74215 - Elastic Wave Propagation in Metamaterial Thin Plates With Periodic Shunted Piezo-Patches 

Periodic structures known as phononic crystals and mechanical metamaterials are artificial structures designed to open up Bragg-type and/or locally resonant band gaps. In these ranges of frequency, there are no propagating waves, only evanescent waves. Such periodic structures are being applied in many branches of science, and have many applications, e.g., passive/active vibration control, acoustic barriers/filters, metamaterials-based enhanced energy harvesting, waveguides, among others. More recently, periodic structures with shunt circuits, named piezoelectric metamaterials, have been proposed for vibration attenuation in low frequencies. These piezoelectric structures exhibit abnormal properties, different from those found in nature, through the artificial design of the topology or exploring the shunt circuit parameters. In this study, the wave propagation in a 2-D elastic metamaterial thin plate with periodic arrays of shunted piezo-patches is investigated. This piezoelectric metamaterial plate is capable of filtering the propagation of flexural elastic waves over a specified range of frequency.
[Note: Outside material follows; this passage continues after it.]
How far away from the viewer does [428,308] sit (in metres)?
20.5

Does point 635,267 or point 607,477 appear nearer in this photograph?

The most common strategy to analysis the wave attenuation behaviour in a metamaterial is to compute the complex dispersion relation. There are many methods used to calculate the complex values of wave numbers, for instance the multiple scattering theory (MST), spatial Laplace transform for complex wave number, wave finite element (WFE), finite element (FE), multipole expansion, finite difference time domain (FDTD), transfer matrix (TM), extended Bloch mode synthesis, state-space formulation, plane wave expansion (PWE), extended plane wave expansion (EPWE), among others. In this study, the complex dispersion diagrams are obtained by the PWE and EPWE approaches.

The dispersion relation computed by using the PWE and EPWE approaches presents similar result as methods based on finite elements, but with a considerably lower computational cost, thus indicating its advantage for the use in optimization problems. Furthermore, the analysis of the dispersion relation using different approaches has become an interesting topic for both mathematical community and engineering applications.

The PWE and EPWE approaches are considered as semi-analytical methods and can also be used to calculate the wave shapes of phononic crystals and metamaterials. The advantage of using EPWE over PWE is that evanescent modes are obtained naturally, thus the complex band structure can be investigated. In PWE, it is assumed that the Bloch wave vector is real. In addition, EPWE method is not restricted to the first Brillouin zone (FBZ). Moreover, the evanescent modes obtained by EPWE obey Floquet-Bloch's theorem.

The comparison between these methods shows good agreement. The Bragg-type and locally resonant band gaps are opened up. The shunt circuits influence significantly the propagating and the evanescent modes. The results can be used for elastic wave attenuation using piezoelectric periodic structures.

Keywords: periodic structures, band gaps, shunt circuits, complex dispersion diagram.

Presenting Author: Edson Jansen Pedrosa de Miranda Jr. Federal Institute of Maranhão (IFMA)

Authors:

Edson Jansen Pedrosa de Miranda Jr. Federal Institute of Maranhão (IFMA)
José Maria Campos Dos Santos University of Campinas (UNICAMP)